David was vastly relieved by this assurance. He knew Sa-peesh, the old Mountaineer Indian, well, for Sa-peesh had camped at the post each summer for as many years as David could remember, and of all the Indians that came there was the only one who could speak English.

With Sa-peesh’s limited command of English, and the few Indian words that David understood, he presently learned that he and Andy had fallen headlong against the wigwam in the night, that the Indians had thus discovered and rescued them, and that they were quite welcome to remain until they were sufficiently recovered from exhaustion and snowblindness to return to the tilts.
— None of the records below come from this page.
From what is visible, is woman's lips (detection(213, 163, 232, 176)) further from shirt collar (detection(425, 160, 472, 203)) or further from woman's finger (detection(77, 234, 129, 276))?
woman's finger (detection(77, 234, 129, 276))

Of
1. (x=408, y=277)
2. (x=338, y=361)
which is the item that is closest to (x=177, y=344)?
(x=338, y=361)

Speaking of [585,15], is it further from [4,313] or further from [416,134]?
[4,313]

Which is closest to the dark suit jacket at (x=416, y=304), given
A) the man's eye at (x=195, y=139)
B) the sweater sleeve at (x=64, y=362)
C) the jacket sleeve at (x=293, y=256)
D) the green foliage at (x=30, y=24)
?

He also learned that they were a considerable distance to the eastward of Namaycush Lake, and had doubtless traveled up, instead of, as they had supposed, down, the river.
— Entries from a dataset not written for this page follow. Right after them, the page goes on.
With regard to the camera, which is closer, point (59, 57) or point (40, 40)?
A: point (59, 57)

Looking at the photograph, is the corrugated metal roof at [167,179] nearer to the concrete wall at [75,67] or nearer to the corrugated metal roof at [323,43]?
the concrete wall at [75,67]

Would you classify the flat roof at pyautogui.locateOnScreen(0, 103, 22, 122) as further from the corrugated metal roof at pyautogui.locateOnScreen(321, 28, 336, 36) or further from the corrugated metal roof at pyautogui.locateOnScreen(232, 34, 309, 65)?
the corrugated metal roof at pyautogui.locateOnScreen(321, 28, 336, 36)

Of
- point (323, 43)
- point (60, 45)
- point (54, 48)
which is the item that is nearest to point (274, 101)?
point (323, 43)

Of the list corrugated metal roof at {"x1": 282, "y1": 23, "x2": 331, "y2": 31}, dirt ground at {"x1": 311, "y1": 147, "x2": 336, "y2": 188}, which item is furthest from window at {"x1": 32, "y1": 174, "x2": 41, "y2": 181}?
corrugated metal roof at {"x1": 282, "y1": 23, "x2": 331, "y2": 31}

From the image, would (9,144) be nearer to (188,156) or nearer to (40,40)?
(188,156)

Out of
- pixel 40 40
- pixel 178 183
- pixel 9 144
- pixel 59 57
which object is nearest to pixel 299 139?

Satisfied with the assurance that Andy was quite safe, David lay back again upon the bed of boughs, as there was nothing else to do, and as he lay there he recounted to himself the happenings of the previous day.

The cloud of fire that had appeared so suddenly before him, then, was the Indians’ tent, with the firelight filtering through it and he whispered a little prayer of thanksgiving that God had guided him and Andy to it—and that they had kept their grit. Then he heard a movement by his side, and Andy’s voice speaking his name.

“Here I be, Andy!” said David eagerly. “How you feelin’?”

“Not so bad if ’tweren’t for th’ hurt in my eyes. Where are we, Davy?” asked Andy.

“In Sa-peesh’s tent, and away up th’ river instead o’ down,” answered David. “We ran into their tent in th’ dark. ’Twas good we kept our grit, Andy, or we’d ha’ perished before we got here.”